Days after we reported that India stubbornly refused to yield to western pressure and continued to buy cheap Russian crude oil at a discount of around $30 to dated brent...
... today Bloomberg reports what we have known all along, namely that China’s oil refiners are "discreetly" purchasing cheap Russian crude as the nation’s supply continues to seep into the market.
However, unlike India’s state-run oil refiners, which have issued a number of tenders seeking to buy Russia’s flagship Urals crude among other grades, traders say China’s state processors are negotiating privately under the radar with sellers so as not to make their support for the Putin regime too glaring in light of Western opposition.
At the same time, China’s worst virus outbreak since the start of the pandemic has led to some oil refiners cutting back operations and is forcing analysts to rethink their demand estimates.
So on one hand, the Covid-19 resurgence is posing a threat to global oil consumption and may accelerate demand destruction, helping to rein in bloated prices that soared on Russia’s war in Ukraine, but on the other it seems the world is about to be hit with another lengthy disruption.
As we first reported yesterday, Kazakhstan today said that it expects the halt of the CPC export terminal on Russia’s Black Sea coast to last about 1 1/2 months, Energy Minister Bolat Akchulakov said on local business TV channel Atameken after it emerged Tuesday that oil shipments to the facility will be significantly disrupted.
In response to Russian depity prime minister Novak who said that repairs could take as long as two month, Akchulakov said the halt will be only “three weeks, a month, maybe a bit more” (read: it will be a "bit more"), with the Kazakh minister saying he expects CPC has the spare parts needed for repairs.
Yesterday, we noted that Russian and Kazakhstan oil exports via the Caspian Pipeline Consortium (CPC) from the Black Sea may (read: will, now that all commodities are weaponized) fall by up to 1 million barrels per day (bpd), or 1% of global oil production, due to storm-damaged berths, a Russian official said on Tuesday.

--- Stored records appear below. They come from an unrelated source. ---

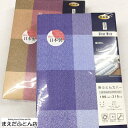 掛けカバー 日本製 掛けふとんカバー チェック シングルロング 150×210cm ダブル190×210cm 綿100% 掛けカバー 8カ所 ヒモ付き 出し入れ らくらく 全開ファスナー 2025
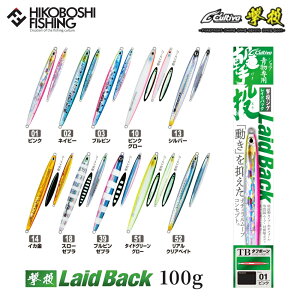 �I�[�i�[�΂� �J���e�B�o GJB-100 �����W�O ���C�h�o�b�N 100g OWNER C'ultiva �ނ� �ނ�� �ނ蓹�� �t�B�b�V���O ���A�[ ���^���W�O �L���X�e�B���O ��ނ� ���b�N�V���A �V���A�W�M���O �q���}�T 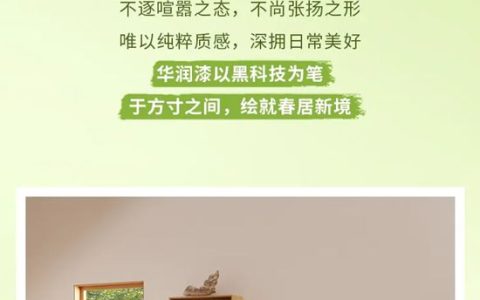 华润漆黑科技｜春居新境，静好生光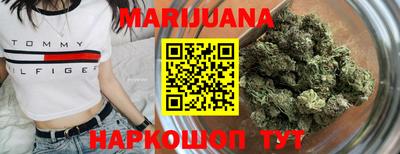 соль ск Краснокаменск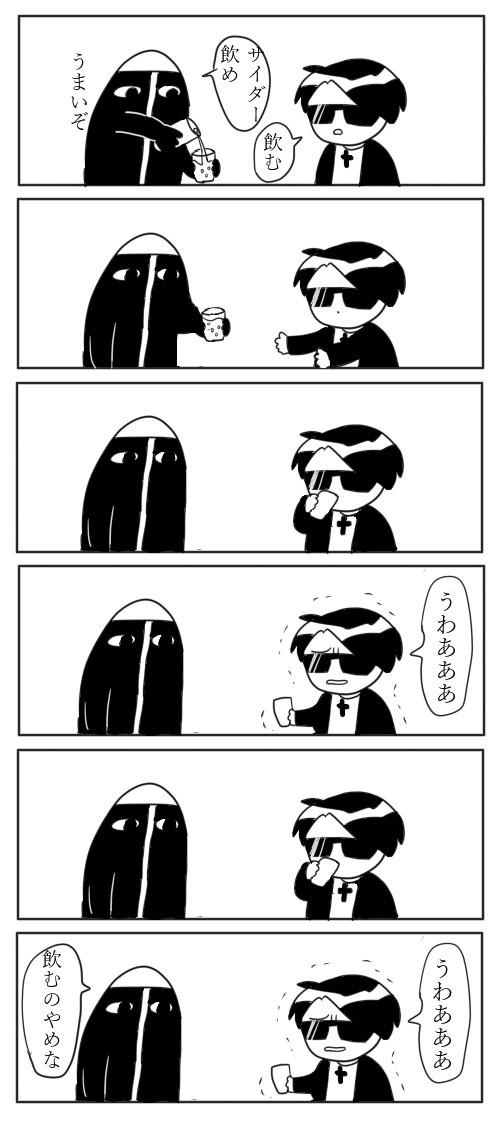 炭酸苦手マン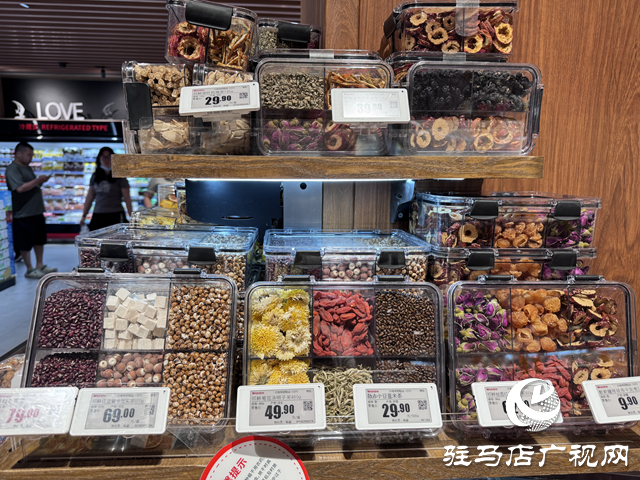 養生茶飲成年輕人新寵 商超食材區掀起選購熱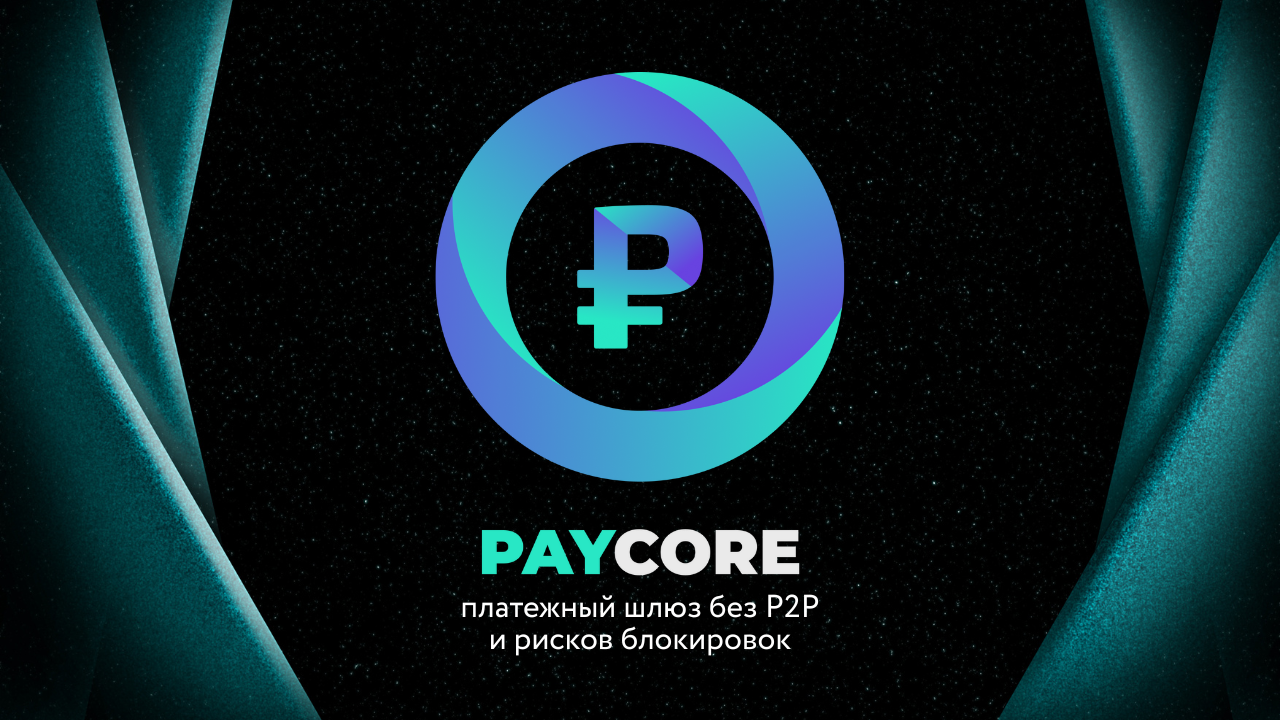 бложка тгк.png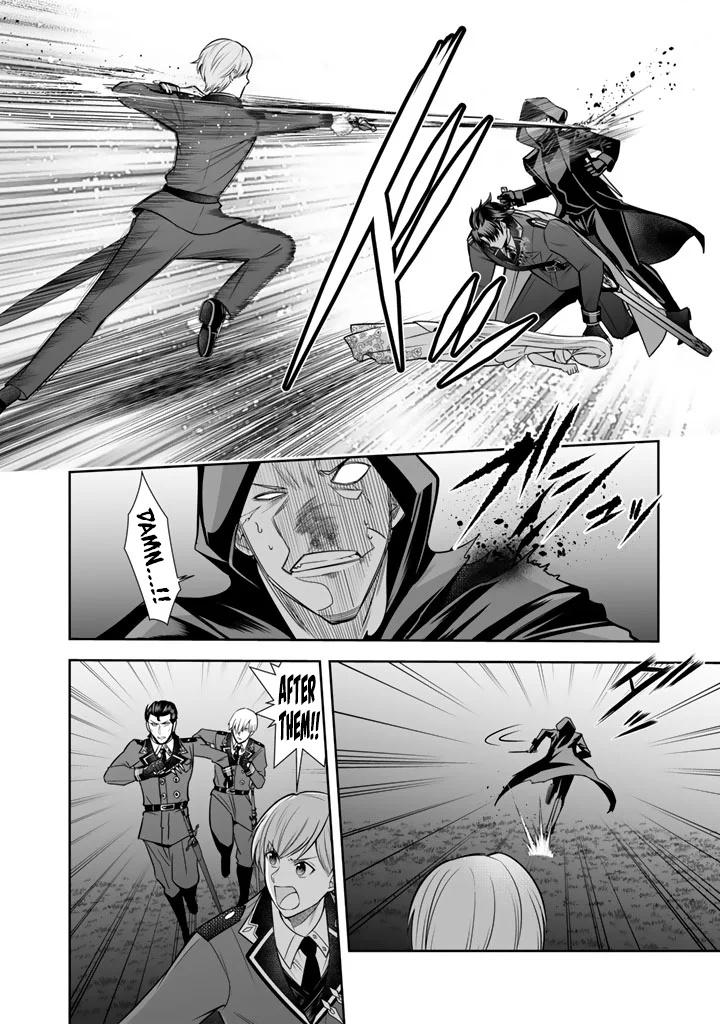 Rinkoku kara Kita Yome ga Kawaisugite Doushiyou Chapter 19 - Page 15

And in another potential supply-chain snag, on Thursday a Nigerian labor union said that Nigeria is losing nearly all of its oil output pumped through a major pipeline, in what Bloomberg calls the latest example of an increase in theft that’s accompanied a surge in crude prices, according to a labor union.
Producers received as little as 5% of crude volumes pumped through the Trans Niger Pipeline between October 2021 and February 2022, with the fuel being illegally tapped in about 150 places, according to the Petroleum and Natural Gas Senior Staff Association of Nigeria. Vandalism was also a major contributor to the losses, the union said.
The losses are having an adverse impact on government revenue and foreign-exchange reserves, Central Bank Governor Godwin Emefiele said in a briefing on March 21. Africa’s largest crude producer has struggled to meet its OPEC+ quota despite rising oil prices following Russia’s invasion of Ukraine.
“How can we be losing over 95% of oil production to thieves?” Tony Elumelu, a Nigerian billionaire who owns investment firm Heirs Holdings, said on Twitter last week. “It is clear that the reason Nigeria is unable to meet its OPEC production quota is not because of low investment but because of theft, pure and simple!”
@HETimipreSylva disclosed this today during an on-the-spot assessment of some pipelines negatively impacted by the unwholesome activities of the criminals in Ibaa Community of Emeoha Local Government of Rives State. pic.twitter.com/YobZECWrfj— NNPCLimited (@NNPCgroup) March 23, 2022
The government is intent on tackling oil-related crime, Timipre Sylva, Nigeria’s minister of state for petroleum resources, said on Wednesday while visiting sites where the stolen crude is processed.
“We are determined to stop it, because we know that we can ill-afford the continuation of this insecurity in the oil industry,” Sylva said, according to the remarks posted on Twitter by the state-owned Nigerian National Petroleum Company Ltd.
VIDEO:— NNPCLimited (@NNPCgroup) March 23, 2022
Chief of Defence Staff, Gen. Lucky Irabor says in carrying out Mr. President's directives to contain losses from pipeline vandalism and crude oil theft, the Military will deploy "a different, new strategy and drive against the criminals and their sponsors." pic.twitter.com/lBx3ImLPO8
With all this taking place, oil was trading around $114, roughly unchanged from the highest levels hit on Wednesday.